Image classification
From the outset, the LULC and NLCD datasets have used variations on the Anderson Land Use/Land Cover Classification system. The number and definitions of land use and land cover categories have evolved over the years since their original 1976 publication.
For NLCD 92, analysts applied an unsupervised classification algorithm to the preprocessed mosaics to generate 100 spectrally distinct pixel clusters. Using aerial photographs and other references, they then assigned each cluster to one of the classes in a modified version of the Anderson classification scheme. Considerable interpretation was required since not all functional classes have unique spectral response patterns.
From NLCD 2001 on, the USGS project team used "decision tree" (DT), "a supervised classification method that relies on large amounts of training data, which was initially collected from a variety of sources including high-resolution orthophotography, local datasets, field-collected points, and Forest Inventory Analysis data" (Homer and others, 2007). The training data were used to map all classes except the four urban classes, which were derived from an imperviousness data layer. A series of DT iterations was followed by localized modeling and hand editing.
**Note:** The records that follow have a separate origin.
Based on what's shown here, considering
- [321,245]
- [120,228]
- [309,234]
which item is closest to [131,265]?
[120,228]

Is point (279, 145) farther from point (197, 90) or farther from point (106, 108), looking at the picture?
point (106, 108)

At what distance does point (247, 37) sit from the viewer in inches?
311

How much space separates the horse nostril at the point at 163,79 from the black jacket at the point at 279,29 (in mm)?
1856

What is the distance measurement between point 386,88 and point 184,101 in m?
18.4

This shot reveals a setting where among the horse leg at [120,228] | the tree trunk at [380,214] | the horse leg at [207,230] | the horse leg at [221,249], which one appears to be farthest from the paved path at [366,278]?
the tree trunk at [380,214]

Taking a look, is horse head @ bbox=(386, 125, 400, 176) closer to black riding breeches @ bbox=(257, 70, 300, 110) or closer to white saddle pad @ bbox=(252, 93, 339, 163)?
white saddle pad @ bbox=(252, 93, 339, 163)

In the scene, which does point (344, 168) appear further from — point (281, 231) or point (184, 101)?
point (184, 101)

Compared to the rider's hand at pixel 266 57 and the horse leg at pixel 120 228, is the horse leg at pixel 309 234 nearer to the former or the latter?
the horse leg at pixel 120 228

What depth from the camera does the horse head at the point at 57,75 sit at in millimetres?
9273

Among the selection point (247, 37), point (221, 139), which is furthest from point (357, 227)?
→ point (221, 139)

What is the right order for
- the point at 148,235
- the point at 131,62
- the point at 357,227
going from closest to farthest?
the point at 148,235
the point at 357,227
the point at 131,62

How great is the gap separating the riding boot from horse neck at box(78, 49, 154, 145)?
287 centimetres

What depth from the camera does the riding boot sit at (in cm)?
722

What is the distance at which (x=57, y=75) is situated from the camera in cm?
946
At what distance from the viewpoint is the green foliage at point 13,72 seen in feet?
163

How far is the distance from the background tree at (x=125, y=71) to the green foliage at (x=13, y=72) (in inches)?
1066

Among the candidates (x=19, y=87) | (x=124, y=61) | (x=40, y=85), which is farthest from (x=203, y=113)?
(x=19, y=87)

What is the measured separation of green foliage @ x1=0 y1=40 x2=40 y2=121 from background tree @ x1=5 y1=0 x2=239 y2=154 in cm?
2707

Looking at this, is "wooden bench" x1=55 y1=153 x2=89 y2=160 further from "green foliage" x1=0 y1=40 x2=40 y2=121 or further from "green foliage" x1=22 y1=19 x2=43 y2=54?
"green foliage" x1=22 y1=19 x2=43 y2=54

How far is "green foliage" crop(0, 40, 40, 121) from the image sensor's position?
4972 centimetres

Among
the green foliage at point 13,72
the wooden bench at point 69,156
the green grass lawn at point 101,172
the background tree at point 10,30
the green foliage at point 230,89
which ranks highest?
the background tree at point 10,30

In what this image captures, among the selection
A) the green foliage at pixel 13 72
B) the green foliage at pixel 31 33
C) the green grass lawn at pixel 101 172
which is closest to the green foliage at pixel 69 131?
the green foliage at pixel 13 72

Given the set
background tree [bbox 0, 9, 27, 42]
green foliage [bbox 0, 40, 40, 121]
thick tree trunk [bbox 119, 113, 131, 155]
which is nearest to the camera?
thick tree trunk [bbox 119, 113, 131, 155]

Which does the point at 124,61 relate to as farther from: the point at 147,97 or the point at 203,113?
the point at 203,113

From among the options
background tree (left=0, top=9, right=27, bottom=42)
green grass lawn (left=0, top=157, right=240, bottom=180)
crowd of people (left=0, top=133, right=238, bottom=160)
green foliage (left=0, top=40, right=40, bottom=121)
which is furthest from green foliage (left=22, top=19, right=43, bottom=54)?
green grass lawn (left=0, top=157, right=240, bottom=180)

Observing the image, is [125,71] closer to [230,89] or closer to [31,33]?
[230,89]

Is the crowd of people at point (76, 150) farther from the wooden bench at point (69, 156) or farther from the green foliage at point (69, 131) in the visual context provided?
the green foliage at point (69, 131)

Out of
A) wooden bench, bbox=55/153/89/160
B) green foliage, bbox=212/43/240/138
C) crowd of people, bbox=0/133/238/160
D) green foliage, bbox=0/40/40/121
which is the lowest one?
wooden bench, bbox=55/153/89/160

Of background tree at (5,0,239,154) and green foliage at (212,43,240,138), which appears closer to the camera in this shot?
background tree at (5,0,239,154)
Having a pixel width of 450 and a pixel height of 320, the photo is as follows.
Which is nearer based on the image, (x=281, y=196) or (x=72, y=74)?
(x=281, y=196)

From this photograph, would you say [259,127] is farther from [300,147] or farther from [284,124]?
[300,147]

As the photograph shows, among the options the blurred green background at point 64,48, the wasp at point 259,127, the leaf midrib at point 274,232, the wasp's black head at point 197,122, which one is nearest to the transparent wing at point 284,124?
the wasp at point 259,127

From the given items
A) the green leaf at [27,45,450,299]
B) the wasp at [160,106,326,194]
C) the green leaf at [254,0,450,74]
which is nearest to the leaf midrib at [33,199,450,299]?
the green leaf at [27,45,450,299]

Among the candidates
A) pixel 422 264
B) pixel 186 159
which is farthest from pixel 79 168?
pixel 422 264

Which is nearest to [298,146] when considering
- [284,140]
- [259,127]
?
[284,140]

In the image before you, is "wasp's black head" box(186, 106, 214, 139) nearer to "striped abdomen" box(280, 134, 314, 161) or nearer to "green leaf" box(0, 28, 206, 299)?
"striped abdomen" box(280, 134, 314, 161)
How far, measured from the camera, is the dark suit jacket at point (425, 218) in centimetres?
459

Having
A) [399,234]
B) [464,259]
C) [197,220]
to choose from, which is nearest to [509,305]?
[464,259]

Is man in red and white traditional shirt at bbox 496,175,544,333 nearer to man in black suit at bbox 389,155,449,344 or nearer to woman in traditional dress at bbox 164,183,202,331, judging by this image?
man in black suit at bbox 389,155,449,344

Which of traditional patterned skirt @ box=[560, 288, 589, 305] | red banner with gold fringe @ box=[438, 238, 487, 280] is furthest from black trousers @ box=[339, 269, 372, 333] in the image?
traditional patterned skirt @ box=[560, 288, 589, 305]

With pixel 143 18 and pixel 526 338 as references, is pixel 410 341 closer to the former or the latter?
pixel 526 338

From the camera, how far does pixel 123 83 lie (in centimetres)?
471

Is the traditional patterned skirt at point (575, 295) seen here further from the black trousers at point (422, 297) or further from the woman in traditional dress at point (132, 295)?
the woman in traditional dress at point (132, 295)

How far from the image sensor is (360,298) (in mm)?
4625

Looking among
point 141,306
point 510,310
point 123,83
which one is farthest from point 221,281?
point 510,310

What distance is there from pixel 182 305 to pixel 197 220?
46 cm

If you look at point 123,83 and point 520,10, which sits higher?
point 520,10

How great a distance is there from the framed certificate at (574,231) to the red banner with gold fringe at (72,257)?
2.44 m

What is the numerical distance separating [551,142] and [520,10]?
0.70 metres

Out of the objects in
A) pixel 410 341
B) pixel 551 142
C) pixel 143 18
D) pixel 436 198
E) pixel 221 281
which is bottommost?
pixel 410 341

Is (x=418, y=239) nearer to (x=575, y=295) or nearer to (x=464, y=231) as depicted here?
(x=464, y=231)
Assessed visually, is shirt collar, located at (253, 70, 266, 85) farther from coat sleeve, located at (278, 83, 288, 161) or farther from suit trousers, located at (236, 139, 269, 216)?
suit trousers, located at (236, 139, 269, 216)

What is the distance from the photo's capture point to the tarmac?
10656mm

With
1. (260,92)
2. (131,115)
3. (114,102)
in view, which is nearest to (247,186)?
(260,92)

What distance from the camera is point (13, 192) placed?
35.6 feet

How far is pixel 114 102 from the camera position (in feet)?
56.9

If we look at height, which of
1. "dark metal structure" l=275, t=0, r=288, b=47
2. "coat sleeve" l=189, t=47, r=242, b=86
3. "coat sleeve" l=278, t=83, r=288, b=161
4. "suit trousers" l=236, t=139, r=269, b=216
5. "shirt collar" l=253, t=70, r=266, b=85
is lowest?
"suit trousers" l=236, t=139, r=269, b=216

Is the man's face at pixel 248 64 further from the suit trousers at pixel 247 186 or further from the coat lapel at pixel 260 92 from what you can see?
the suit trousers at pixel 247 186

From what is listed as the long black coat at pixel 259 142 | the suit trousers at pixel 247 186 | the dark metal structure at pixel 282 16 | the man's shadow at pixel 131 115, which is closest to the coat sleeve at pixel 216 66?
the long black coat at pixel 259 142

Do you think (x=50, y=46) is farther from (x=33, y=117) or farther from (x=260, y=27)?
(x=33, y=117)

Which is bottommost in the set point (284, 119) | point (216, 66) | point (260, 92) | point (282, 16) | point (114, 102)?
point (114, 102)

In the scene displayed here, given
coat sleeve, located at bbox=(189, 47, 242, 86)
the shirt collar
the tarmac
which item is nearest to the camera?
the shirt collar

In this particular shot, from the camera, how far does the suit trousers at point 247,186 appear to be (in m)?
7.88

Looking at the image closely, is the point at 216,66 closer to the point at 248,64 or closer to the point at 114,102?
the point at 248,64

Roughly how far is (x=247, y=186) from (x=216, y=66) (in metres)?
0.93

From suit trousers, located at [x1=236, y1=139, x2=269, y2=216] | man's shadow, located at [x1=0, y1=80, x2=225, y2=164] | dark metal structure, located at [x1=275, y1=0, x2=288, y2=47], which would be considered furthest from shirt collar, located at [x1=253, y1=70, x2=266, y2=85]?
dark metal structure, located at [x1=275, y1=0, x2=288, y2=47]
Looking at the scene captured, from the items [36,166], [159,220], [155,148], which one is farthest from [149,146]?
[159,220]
For more information about the National Land Cover Datasets, visit the Multi-Resolution Land Characteristics Consortium
Accuracy Assessment
As you'd expect, the classification accuracy of NLCD data products has improved over the years.
The USGS hired private sector vendors to assess the classification accuracy of the NLCD 92 by checking randomly sampled pixels against manually interpreted aerial photographs. Results indicated that the likelihood that a given pixel was classified correctly was only 38 to 62 percent. USGS therefore encouraged NLCD 92 users to aggregate the data into 3 x 3 or 5 x 5-pixel blocks (in other words, to decrease spatial resolution from 30 meters to 90 or 150 meters), or to aggregate the (then) 21 Level II Anderson classes into the nine Level I classes.
A similar assessment of NLCD 2006 demonstrated that accuracy had indeed improved. Wickham and others (2013) found that overall accuracies for the NLCD 2001 and 2006 Level II Anderson class were 79% and 78%, respectively.
If that still doesn't seem very good, you'll appreciate why image processing scientists and software engineers are so motivated to perfect object-based image analysis techniques that promise greater accuracies. Even in the current era of high-resolution satellite imaging and sophisticated image processing techniques, there is still no cheap and easy way to produce detailed, accurate geographic data.